Broadcast revenue dropped 12.0% to $2.8 billion and advertising revenue decreased 9.6%, reflecting continued ratings declines impacted by a delay in airing new series, which were partially offset by an increase in local political advertising and higher pricing.
Film entertainment revenue decreased 8.3% to $1.4 billion in Q4, while theatrical revenue plummeted 70% as the pandemic forced theater closures and limited capacity operations as a result of COVID-19. Content licensing revenue increased 23% driven by 2020 releases that were shifted to premium VOD, including “The Croods: A New Age.” NBCU’s filmed entertainment business dropped 18.7% to $5.3 billion YOY.

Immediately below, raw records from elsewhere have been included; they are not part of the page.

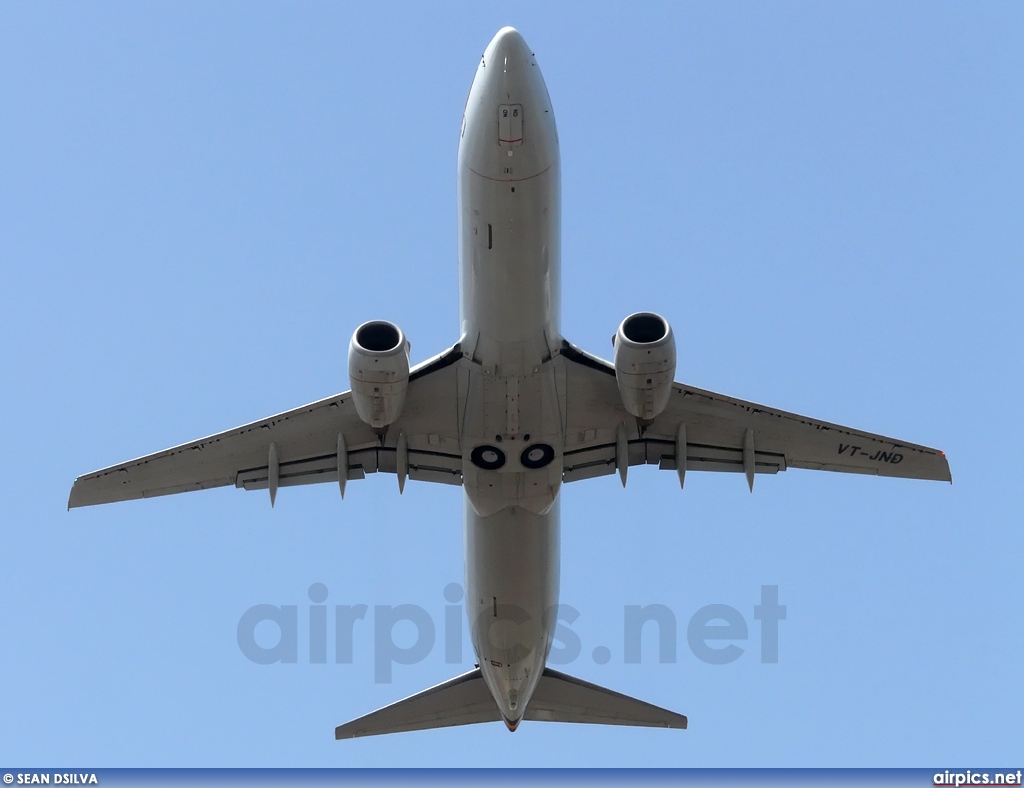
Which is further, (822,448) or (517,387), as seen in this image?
(822,448)

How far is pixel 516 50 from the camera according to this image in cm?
2564

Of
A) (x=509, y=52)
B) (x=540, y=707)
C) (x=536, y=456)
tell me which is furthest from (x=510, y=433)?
(x=540, y=707)

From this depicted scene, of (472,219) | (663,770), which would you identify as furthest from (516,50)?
(663,770)

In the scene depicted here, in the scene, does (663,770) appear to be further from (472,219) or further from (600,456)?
(472,219)

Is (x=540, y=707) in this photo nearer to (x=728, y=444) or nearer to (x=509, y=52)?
(x=728, y=444)

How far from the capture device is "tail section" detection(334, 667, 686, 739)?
108ft

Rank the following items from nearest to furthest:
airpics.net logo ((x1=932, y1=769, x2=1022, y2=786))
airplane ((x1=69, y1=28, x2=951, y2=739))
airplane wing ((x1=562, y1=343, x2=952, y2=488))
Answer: airplane ((x1=69, y1=28, x2=951, y2=739))
airpics.net logo ((x1=932, y1=769, x2=1022, y2=786))
airplane wing ((x1=562, y1=343, x2=952, y2=488))

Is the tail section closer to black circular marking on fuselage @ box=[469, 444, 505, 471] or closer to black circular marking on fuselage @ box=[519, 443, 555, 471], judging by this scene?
black circular marking on fuselage @ box=[469, 444, 505, 471]

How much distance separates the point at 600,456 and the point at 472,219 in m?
6.45

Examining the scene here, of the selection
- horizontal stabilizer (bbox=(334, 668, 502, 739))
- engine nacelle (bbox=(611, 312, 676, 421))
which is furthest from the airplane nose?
horizontal stabilizer (bbox=(334, 668, 502, 739))

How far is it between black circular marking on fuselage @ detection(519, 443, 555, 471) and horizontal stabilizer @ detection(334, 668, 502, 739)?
6.39m

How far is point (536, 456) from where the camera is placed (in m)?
29.0

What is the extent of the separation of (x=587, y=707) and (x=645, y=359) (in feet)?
33.6

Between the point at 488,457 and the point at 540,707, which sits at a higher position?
the point at 488,457
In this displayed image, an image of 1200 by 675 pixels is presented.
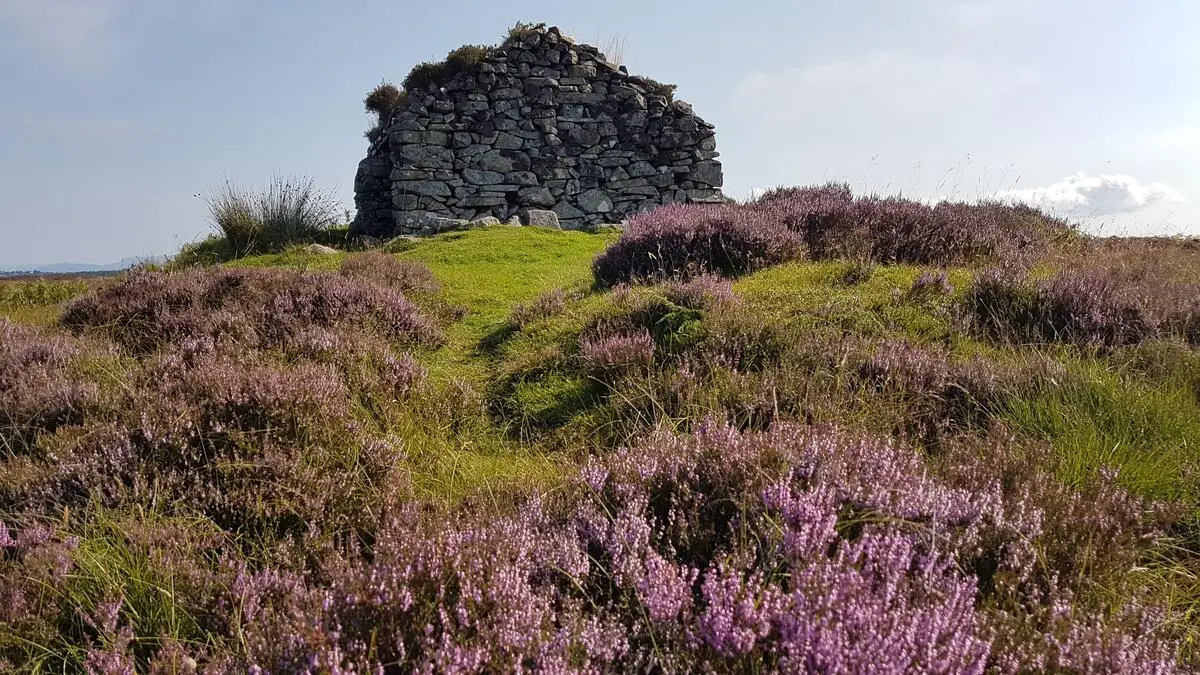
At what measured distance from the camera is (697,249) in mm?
7395

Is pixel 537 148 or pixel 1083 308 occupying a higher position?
pixel 537 148

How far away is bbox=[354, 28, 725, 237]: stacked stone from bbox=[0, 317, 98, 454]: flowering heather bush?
32.1 feet

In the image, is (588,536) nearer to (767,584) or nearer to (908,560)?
(767,584)

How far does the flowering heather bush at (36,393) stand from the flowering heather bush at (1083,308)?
18.0ft

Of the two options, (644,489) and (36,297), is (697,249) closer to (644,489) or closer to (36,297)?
(644,489)

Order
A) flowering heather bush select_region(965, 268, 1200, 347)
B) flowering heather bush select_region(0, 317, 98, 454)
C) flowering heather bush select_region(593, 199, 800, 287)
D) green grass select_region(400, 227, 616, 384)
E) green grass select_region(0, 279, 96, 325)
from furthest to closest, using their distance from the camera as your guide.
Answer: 1. green grass select_region(0, 279, 96, 325)
2. flowering heather bush select_region(593, 199, 800, 287)
3. green grass select_region(400, 227, 616, 384)
4. flowering heather bush select_region(965, 268, 1200, 347)
5. flowering heather bush select_region(0, 317, 98, 454)

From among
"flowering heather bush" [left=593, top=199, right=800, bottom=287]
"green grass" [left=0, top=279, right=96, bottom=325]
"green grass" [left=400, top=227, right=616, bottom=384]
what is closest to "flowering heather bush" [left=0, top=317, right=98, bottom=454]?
"green grass" [left=400, top=227, right=616, bottom=384]

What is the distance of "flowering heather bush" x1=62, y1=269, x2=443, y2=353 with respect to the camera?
578 centimetres

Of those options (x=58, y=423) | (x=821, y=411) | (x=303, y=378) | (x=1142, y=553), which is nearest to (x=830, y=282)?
(x=821, y=411)

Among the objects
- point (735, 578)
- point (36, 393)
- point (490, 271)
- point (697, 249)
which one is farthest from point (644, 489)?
point (490, 271)

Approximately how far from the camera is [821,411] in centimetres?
345

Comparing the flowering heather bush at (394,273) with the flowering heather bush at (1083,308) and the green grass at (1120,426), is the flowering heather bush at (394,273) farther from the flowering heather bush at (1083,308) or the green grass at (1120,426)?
the green grass at (1120,426)

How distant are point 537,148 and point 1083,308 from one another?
1272 cm

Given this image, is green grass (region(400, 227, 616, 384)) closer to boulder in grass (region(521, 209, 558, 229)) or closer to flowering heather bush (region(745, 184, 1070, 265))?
boulder in grass (region(521, 209, 558, 229))
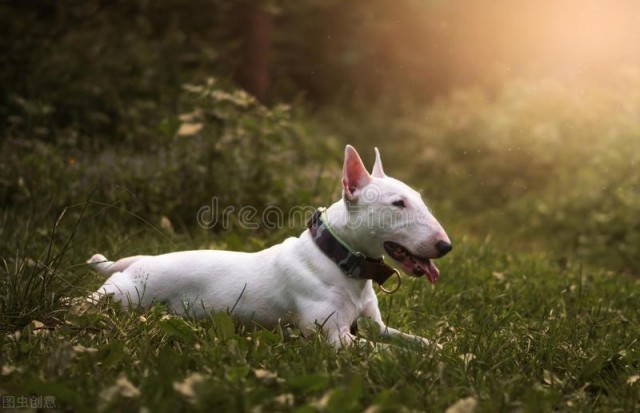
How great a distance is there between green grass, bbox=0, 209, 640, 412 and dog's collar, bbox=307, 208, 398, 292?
0.84 ft

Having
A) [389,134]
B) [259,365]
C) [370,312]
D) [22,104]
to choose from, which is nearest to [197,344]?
[259,365]

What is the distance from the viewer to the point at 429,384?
287cm

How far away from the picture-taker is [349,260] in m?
3.42

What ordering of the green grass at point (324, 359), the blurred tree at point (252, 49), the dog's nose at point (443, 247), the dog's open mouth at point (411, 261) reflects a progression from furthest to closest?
the blurred tree at point (252, 49) → the dog's open mouth at point (411, 261) → the dog's nose at point (443, 247) → the green grass at point (324, 359)

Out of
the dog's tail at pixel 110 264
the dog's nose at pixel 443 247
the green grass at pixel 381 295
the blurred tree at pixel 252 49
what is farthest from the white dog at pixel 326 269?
the blurred tree at pixel 252 49

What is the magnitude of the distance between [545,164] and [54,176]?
18.8 ft

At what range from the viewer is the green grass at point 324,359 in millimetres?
2580

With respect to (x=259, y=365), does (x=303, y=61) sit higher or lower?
lower

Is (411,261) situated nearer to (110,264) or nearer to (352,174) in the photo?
(352,174)

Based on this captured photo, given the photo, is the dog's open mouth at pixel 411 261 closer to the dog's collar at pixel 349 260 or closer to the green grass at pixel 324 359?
the dog's collar at pixel 349 260

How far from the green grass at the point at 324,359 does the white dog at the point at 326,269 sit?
137 millimetres

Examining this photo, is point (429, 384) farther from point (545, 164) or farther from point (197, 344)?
point (545, 164)

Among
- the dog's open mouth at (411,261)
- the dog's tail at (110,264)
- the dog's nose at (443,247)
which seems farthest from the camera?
the dog's tail at (110,264)

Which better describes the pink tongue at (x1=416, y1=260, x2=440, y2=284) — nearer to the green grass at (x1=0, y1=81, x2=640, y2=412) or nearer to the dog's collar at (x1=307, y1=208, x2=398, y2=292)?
the dog's collar at (x1=307, y1=208, x2=398, y2=292)
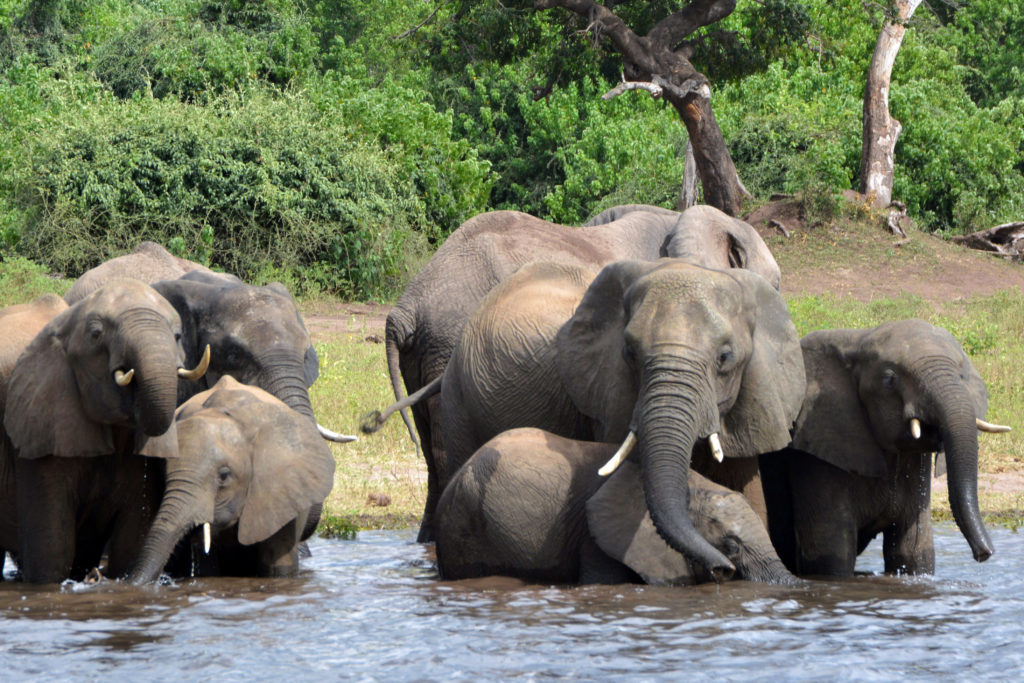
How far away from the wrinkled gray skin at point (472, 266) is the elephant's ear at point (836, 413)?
1.73m

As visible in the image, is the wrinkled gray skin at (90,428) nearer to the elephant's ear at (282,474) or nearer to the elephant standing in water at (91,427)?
the elephant standing in water at (91,427)

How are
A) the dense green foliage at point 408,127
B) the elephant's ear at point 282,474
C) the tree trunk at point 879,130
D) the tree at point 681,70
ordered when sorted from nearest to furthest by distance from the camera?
1. the elephant's ear at point 282,474
2. the dense green foliage at point 408,127
3. the tree at point 681,70
4. the tree trunk at point 879,130

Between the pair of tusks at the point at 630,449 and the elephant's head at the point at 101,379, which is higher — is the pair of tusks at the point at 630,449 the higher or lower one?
the lower one

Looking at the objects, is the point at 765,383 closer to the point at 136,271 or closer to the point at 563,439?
the point at 563,439

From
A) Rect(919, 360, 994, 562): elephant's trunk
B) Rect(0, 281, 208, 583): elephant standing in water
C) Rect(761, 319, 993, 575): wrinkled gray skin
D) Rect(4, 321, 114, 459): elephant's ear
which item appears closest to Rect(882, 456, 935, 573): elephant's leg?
Rect(761, 319, 993, 575): wrinkled gray skin

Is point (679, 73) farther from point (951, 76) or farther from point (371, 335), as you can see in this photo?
point (951, 76)

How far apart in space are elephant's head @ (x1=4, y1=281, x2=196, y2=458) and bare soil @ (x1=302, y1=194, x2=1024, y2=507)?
10.7 metres

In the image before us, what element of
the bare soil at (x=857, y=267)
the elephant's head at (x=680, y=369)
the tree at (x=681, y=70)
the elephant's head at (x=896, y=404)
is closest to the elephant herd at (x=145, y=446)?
the elephant's head at (x=680, y=369)

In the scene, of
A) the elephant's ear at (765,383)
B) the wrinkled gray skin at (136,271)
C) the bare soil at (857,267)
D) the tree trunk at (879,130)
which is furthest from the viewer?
the tree trunk at (879,130)

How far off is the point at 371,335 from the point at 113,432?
390 inches

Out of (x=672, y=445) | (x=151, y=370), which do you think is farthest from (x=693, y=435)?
(x=151, y=370)

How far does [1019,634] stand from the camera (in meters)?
5.79

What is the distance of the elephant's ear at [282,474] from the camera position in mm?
6648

NBCU still hopes to debut a number of franchise films in theaters this year, however, including “Fast & Furious 9” and “Minions 2,” though “the situation remains fluid” and the company is still adjusting its 2021 slate, such as the decision to push back the release of “The Boss Baby 2” from March to December.
“Our decision to release our titles direct-to-consumer via premium on demand when theaters were forced to close has proven to be profitable and the right move for us,” Roberts said. “While we look forward to when we can enjoy the theatrical release of many franchise films … we will lean into what has become a successful hybrid distribution model.”
Elsewhere, Comcast said it is making big investments to expand its Xfinity Flex TV streaming devices, which is currently free to broadband customers to connect to streaming services.
Comcast Cable CEO Dave Watson called Flex TV “a long-term platform opportunity,” adding that it would drive advertising via Xumo, the streaming ad tech company Comcast acquired in 2020.